Exercise task:
Render the material from the line containing "From the camera, how" through the end of the material, both included, as a Markdown table with the columns Row and Text, numbering each line and leaving out blank lines.

## START

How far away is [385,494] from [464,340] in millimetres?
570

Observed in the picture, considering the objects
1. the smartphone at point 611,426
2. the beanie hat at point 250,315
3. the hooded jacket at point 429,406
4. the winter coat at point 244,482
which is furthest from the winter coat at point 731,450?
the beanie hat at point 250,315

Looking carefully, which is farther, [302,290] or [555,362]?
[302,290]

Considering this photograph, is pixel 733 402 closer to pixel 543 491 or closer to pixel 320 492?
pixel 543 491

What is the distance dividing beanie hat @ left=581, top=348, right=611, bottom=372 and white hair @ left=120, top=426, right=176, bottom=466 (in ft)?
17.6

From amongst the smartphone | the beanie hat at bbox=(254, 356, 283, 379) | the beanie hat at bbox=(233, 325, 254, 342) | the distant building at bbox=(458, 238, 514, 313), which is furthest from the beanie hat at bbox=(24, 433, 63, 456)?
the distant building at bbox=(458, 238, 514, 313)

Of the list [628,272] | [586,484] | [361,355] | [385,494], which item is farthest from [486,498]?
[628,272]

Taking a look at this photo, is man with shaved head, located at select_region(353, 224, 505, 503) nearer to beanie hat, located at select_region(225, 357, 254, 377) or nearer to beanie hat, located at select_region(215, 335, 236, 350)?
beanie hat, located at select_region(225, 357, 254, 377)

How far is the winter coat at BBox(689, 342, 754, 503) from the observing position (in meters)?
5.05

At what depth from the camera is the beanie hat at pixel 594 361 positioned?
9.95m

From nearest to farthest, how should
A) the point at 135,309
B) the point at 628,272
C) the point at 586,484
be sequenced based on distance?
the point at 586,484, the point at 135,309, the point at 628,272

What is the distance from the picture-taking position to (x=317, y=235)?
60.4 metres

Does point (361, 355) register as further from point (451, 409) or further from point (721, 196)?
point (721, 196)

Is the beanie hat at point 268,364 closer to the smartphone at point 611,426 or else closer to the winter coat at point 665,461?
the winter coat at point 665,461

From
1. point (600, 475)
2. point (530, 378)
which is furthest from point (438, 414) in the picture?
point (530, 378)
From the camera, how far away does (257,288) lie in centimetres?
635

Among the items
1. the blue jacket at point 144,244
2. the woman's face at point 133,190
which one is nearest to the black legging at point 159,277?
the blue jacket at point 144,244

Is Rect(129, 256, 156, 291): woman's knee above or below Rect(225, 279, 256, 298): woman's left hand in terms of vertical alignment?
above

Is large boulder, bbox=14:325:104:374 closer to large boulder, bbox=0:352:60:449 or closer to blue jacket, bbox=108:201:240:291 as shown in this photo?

## END

Result for this exercise:
| Row | Text |
|---|---|
| 1 | From the camera, how far away does (257,288) lie in centimetres? |
| 2 | 635 |
| 3 | Among the items |
| 4 | 1. the blue jacket at point 144,244 |
| 5 | 2. the woman's face at point 133,190 |
| 6 | which one is nearest to the black legging at point 159,277? |
| 7 | the blue jacket at point 144,244 |
| 8 | Is Rect(129, 256, 156, 291): woman's knee above or below Rect(225, 279, 256, 298): woman's left hand in terms of vertical alignment? |
| 9 | above |
| 10 | Is large boulder, bbox=14:325:104:374 closer to large boulder, bbox=0:352:60:449 or closer to blue jacket, bbox=108:201:240:291 as shown in this photo? |